:: Selected passage ::

# # # #

Privatised companies have paid more than £37bn in dividends to shareholders since 2010 according to Labour.
Shadow chancellor John McDonnell says in a speech that money could have been invested in public services.
Labour says it would renationalise some services, but critics say privatised firms are more efficient.
One of the firms, National Grid, said it had invested £14bn in infrastructure since 2007, as well as paying shareholders £10bn since 2010.
The research, carried out by Labour in conjunction with the House of Commons Library, found BT (formerly the state-owned British Telecom) has paid out around £6.3bn in dividends since 2010.
The owner of British Gas, Centrica, paid out £5.2bn.
Speaking at a conference in Lincoln, Mr McDonnell will renew Labour’s pledge to renationalise companies, including water and electricity providers and the railways.
He will say: “These figures show what could have gone into investment in these public services in order to expand and improve them or keep their charges down.

# # # #

:: Data section ::
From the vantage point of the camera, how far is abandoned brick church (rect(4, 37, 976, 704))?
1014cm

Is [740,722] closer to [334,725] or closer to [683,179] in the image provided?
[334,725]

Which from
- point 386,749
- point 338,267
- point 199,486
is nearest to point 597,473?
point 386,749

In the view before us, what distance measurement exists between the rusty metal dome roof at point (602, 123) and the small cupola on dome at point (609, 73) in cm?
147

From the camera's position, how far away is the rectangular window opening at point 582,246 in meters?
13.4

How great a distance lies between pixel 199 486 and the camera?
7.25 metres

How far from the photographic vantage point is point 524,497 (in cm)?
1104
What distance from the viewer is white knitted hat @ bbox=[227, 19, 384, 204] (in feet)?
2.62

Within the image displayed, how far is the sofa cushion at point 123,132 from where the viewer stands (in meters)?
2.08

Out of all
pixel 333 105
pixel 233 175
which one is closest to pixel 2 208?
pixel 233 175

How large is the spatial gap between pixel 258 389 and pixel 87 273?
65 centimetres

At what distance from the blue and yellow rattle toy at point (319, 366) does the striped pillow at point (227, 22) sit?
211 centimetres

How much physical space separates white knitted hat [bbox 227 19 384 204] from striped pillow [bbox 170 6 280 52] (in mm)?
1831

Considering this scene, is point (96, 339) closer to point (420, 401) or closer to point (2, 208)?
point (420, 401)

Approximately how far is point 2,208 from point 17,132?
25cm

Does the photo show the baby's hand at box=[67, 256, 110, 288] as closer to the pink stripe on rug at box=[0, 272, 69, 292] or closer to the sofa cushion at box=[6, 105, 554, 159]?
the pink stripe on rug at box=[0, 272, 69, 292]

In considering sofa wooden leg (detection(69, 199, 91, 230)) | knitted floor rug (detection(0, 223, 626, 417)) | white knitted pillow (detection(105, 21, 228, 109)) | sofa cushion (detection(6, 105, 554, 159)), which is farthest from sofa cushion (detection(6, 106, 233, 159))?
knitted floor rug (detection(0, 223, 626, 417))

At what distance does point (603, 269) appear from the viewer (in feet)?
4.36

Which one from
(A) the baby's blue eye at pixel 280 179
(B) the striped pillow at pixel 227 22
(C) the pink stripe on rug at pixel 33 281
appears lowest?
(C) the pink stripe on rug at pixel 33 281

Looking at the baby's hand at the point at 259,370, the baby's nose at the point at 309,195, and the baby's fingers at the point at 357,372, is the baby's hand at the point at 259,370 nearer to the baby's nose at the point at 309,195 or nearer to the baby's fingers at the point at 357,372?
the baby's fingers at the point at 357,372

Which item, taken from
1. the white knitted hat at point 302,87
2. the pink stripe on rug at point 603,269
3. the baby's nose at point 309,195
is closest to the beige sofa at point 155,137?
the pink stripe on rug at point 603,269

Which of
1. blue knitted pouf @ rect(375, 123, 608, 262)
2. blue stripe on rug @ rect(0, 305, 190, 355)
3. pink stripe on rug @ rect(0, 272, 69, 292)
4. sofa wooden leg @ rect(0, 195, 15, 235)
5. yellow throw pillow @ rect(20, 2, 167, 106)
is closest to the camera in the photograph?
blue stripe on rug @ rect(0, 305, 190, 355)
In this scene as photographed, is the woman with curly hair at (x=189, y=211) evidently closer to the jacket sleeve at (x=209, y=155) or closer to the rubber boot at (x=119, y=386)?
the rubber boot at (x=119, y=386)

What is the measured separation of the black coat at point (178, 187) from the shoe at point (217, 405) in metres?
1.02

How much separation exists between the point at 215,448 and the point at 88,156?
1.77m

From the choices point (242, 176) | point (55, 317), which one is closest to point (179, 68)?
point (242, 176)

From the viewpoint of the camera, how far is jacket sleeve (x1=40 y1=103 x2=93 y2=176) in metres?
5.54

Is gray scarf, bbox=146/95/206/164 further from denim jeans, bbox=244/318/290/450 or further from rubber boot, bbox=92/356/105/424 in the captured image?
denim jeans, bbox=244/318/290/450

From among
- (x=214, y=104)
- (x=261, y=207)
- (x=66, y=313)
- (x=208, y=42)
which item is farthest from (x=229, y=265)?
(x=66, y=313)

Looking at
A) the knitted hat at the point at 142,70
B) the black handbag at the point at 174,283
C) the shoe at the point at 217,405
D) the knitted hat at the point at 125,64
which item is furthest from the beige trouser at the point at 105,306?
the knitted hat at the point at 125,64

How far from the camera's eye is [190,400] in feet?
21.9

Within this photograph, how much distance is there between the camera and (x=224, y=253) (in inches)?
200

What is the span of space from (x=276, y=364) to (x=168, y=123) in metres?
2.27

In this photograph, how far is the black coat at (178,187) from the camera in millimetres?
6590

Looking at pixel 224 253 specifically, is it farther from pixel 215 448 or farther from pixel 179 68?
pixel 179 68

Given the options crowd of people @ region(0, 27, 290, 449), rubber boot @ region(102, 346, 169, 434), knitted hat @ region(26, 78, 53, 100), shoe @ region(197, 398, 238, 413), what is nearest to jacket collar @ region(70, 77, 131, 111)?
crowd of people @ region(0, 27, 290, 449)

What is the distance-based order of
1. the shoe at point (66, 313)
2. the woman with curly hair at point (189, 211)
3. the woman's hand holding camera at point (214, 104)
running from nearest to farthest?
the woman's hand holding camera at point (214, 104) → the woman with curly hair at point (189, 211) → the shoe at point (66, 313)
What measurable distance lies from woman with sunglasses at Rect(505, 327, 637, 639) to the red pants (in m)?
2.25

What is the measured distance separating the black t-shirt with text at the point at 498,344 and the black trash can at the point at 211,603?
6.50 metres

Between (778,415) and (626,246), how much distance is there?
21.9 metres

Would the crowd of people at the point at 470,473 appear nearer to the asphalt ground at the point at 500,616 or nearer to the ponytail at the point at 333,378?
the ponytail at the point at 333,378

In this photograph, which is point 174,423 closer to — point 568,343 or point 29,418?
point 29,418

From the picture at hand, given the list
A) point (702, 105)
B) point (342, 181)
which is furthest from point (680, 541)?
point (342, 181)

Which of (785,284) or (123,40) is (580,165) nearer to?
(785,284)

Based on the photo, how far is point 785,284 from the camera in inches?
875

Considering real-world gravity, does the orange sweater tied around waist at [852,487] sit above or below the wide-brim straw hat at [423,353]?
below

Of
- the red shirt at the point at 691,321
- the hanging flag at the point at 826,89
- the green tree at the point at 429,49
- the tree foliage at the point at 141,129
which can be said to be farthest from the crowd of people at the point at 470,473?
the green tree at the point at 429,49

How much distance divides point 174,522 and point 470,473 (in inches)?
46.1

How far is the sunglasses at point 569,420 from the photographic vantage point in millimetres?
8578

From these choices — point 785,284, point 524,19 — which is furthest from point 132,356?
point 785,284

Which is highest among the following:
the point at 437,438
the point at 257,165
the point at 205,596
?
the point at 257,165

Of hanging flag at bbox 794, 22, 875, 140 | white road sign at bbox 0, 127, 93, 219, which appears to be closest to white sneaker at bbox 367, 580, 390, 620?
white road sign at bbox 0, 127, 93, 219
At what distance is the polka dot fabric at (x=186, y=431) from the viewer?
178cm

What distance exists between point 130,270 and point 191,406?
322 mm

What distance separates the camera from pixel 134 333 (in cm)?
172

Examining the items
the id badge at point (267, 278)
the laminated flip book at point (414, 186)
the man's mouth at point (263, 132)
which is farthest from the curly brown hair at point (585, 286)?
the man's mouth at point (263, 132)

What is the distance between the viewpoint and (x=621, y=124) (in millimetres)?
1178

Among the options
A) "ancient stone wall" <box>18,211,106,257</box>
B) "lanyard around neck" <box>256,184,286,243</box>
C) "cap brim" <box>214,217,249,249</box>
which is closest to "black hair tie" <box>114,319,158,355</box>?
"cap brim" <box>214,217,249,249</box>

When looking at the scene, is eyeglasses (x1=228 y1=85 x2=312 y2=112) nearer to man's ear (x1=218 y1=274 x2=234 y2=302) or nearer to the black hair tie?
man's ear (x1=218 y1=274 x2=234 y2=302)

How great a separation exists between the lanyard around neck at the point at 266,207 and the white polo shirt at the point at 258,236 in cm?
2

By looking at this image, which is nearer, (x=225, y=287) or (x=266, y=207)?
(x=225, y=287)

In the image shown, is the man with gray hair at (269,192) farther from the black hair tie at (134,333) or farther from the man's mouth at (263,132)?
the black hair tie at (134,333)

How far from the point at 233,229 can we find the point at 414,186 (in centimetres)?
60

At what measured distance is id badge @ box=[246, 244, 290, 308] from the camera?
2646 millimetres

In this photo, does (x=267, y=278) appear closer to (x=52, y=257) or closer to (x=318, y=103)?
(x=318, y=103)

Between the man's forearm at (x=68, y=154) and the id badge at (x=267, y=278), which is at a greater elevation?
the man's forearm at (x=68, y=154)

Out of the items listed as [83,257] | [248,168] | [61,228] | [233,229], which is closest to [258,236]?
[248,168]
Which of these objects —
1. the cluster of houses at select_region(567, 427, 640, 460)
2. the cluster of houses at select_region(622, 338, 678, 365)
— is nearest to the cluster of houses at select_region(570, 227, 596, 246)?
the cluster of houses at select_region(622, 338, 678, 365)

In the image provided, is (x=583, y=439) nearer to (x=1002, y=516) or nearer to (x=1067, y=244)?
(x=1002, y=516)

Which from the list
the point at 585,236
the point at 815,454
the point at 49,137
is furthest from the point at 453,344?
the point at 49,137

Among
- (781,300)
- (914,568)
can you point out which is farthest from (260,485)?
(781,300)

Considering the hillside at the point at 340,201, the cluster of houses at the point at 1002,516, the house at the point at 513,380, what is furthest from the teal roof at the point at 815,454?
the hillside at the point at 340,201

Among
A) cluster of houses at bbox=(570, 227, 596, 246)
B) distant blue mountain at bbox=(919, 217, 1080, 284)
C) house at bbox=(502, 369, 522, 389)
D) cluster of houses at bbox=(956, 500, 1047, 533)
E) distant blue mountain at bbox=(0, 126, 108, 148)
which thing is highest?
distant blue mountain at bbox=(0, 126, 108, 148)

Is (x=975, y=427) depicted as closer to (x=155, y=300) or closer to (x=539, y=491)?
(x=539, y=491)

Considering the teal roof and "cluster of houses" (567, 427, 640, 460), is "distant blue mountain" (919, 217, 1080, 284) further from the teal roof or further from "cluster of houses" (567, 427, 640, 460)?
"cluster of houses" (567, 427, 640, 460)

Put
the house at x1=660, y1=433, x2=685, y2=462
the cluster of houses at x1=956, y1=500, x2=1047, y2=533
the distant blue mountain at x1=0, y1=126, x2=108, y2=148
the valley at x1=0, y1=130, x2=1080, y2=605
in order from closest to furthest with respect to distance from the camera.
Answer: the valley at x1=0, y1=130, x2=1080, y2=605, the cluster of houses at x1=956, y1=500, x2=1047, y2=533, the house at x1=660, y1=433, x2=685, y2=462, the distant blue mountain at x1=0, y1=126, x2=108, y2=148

# # # #

:: Tasks to carry out ::
• 1. List every sum of money, in pounds, that the article on dividends paid by privatised companies states.
• 2. Reproduce the portion of the article on dividends paid by privatised companies that starts at "Labour says it" and ends at "and the railways.".

:: Answers provided ::
• 1. £37bn, £14bn, £10bn, £6.3bn, £5.2bn

• 2.
Labour says it would renationalise some services, but critics say privatised firms are more efficient.
One of the firms, National Grid, said it had invested £14bn in infrastructure since 2007, as well as paying shareholders £10bn since 2010.
The research, carried out by Labour in conjunction with the House of Commons Library, found BT (formerly the state-owned British Telecom) has paid out around £6.3bn in dividends since 2010.
The owner of British Gas, Centrica, paid out £5.2bn.
Speaking at a conference in Lincoln, Mr McDonnell will renew Labour’s pledge to renationalise companies, including water and electricity providers and the railways.